15 décembre 2000. Jacques Chirac s’invite chez Patrick Poivre d’Arvor pour étouffer les bruits de casserole qui s’amplifient après les nouvelles révélations sur le financement occulte du RPR. Il y a le feu au lac. Avant de décéder en 1999, le financier du Parti, Jean-Claude Mery, s’est livré à une confession filmée explosive. Chirac (en tant que maire, puis Premier ministre) y est accusé d’avoir truqué des marchés publics à Paris et en Ile-de-France pour financer son plan-carrière présidentiel.

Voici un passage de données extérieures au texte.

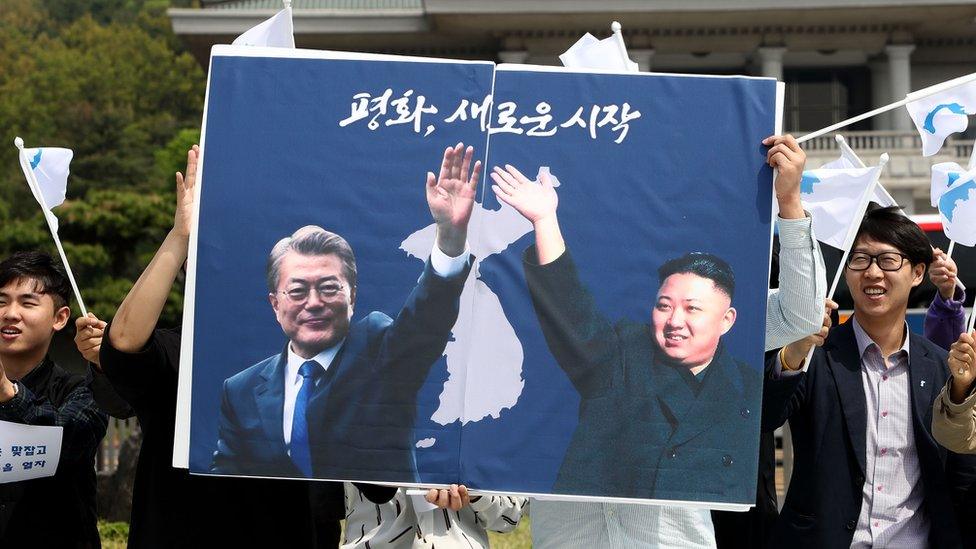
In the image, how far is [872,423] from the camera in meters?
3.51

Or en septembre 2000, les journaux se sont mis à publier les meilleurs extraits de ce témoignage post-mortem. L’homme clé des collectes d’argent entre les entreprises et les hauts dirigeants du parti gaulliste -« le Mery de Paris » comme on le surnomme- ne prétend-il pas avoir remis 5 millions en argent liquide à l’Hôtel Matignon « en présence de Chirac »... ? « C’est uniquement aux ordres de M. Chirac que nous travaillons », précisera même la vedette de la vidéo qui, depuis 1982, n’avait jamais cessé de tutoyer les cimes du RPR. Renvoyé ainsi dans les scandales, le chef de l’Etat a bien tenté publiquement d’assassiner le document Mery, parlant d’histoire « abracadabrantesque » : l’adjectif disqualificatif n’aura pas suffi à dégonfler la médisance.
Voilà donc, sur TF1, celui qui se présente comme « la victime permanente dans cette affaire » interrogé par le complaisant PPDA. Un document d’anthologie, mêlant contre-vérités éhontées et lapsus éraillés. Bref, du concentré de Chirac pour la postérité où -une nouvelle fois- le téléspectateur aura été prestement roulé dans la farine.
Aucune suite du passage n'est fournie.